Teachers promote learning by communicating to their students what is expected and why
Effective teachers not only know the subject matter they intend their students to learn but also know the misconceptions their students bring to the classroom that will interfere with their learning of that subject matter
Effective teachers are clear about what they intend to accomplish through their instruction, and they keep these goals in mind both in designing the instruction and in communicating its purposes to the students. They make certain that their students understand and are satisfied by the reasons given for why they should learn what they are asked to learn.
Effective instruction provides students with metacognitive strategies to use in regulating and enhancing their learning. It also provides them with structured opportunities to exercise and practice independent learning strategies.
Effective teachers create learning situations in which their students are expected not just to learn facts and solve given problems but to organize information in new ways and formulate problems for themselves. Such learning situations include creative writing opportunities in language arts, problem-formulation activities in mathematics, and independent projects in science, social studies and literature.
Effective teachers continuously monitor their students' understanding of presentations and responses to assignments. They routinely provide timely and detailed feedback, but not necessarily in the same ways for all students.
Effective teachers realize that what is learned is more likely to be remembered and used in the future if it serves students' purposes beyond meeting school requirements.
. . . effective teachers . . . take time for reflection and self-evaluation, monitor their instruction to make sure that worthwhile content is being taught to all students, and accept responsibility for guiding student learning and behavior. . . . the same research . . . has made it clear that few teachers follow all of these practices all of the time.
★ ★ ★ ★ ★ ★ ★
== Explore the material ==
(A) Answer these questions on the passage about effective teaching:
(i) Besides the subject matter, what do effective teachers know about their students?
(ii) What activity in mathematics is given as an example of a learning situation?
(iii) According to the end of the passage, what has the same research made clear?
(B) Carry on the passage about effective teaching from its last sentence.

== Data provided ==
★ ★ ★ ★ ★ ★ ★
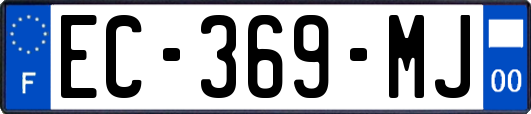 EC-369-MJ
★ ★ ★ ★ ★ ★ ★
== Response list ==
(A)
(i) They know the misconceptions their students bring to the classroom that will interfere with their learning of that subject matter.
(ii) Problem-formulation activities.
(iii) Few teachers follow all of these practices all of the time.

(B)
. . . teachers must cope with a full agenda that typically precludes time for serious reflection . . .5
The last two points raised in the quotes above deserve to be emphasized. First, teachers are human and not machines. Strict adherence to a set of principles does not in itself establish effectiveness. I may, for any number of acceptable reasons, occasionally exhibit inconsistency in teaching practice. The more important issues are: to what degree is my practice governed by some explicit pedagogical framework, and how frequently am I unable to follow my own guiding principles of teaching, which my experience has shown to produce desirable results. Second, the extent to which I can be effective will be governed, to a certain degree, by the environment and conditions under which I must work. I only have so much time and energy, and I have a life beyond my work, which has its own demands. These are facts we take for granted, but because we take them for granted, we may be in danger of forgetting them during the rigor of a tenure decision. A case where a newly hired faculty member is assigned to teach five courses represents a much more stressful situation than a case with a lighter teaching load. Work load is an important factor to be considered when evaluating a candidate on the following departmentally based criteria:
Has the candidate assumed the responsibilities related to the department's or university's teaching mission?
Does the candidate recognize the problems that hinder good teaching in his or her institution and does he or she take a responsible part in trying to solve them?
If all members of the faculty were like this individual, what would the college be like?
To what extent is the candidate striving for excellence in teaching?6
If teaching is to be adequately rewarded as a valued activity and contribution to the department or unit, the degree to which a candidate has accomplished the following should be recognized:
whether there is sufficient data on teaching quality
whether alternative teaching methods have been explored
whether changes have been made in the candidate's courses over time
whether the candidate sought aid in trying new teaching ideas
whether the candidate developed special teaching materials
whether the candidate participated in teaching improvement opportunities
A study carried out at Berkeley (Hildebrand, Wilson & Dienst, 1971) was designed to discriminate between best and worst teachers. One set of scales were factor-analyzed out of student survey data that are relevant to evaluating teaching by students. They are:
Scale 1: Analytic/Synthetic Approach, relates to scholarship, with emphasis on breadth, analytic ability, and conceptual understanding.
Scale 2: Organization/Clarity, relates to skill at presentation, but is subject-related, not student-related, and not concerned merely with rhetorical skill.
Scale 3: Instructor-Group Interaction, relates to rapport with the class as a whole, sensitivity to class response, and skill at securing active class participation.
Scale 4: Instructor-Individual Student Interaction, relates to mutual respect and rapport between the instructor and the individual student.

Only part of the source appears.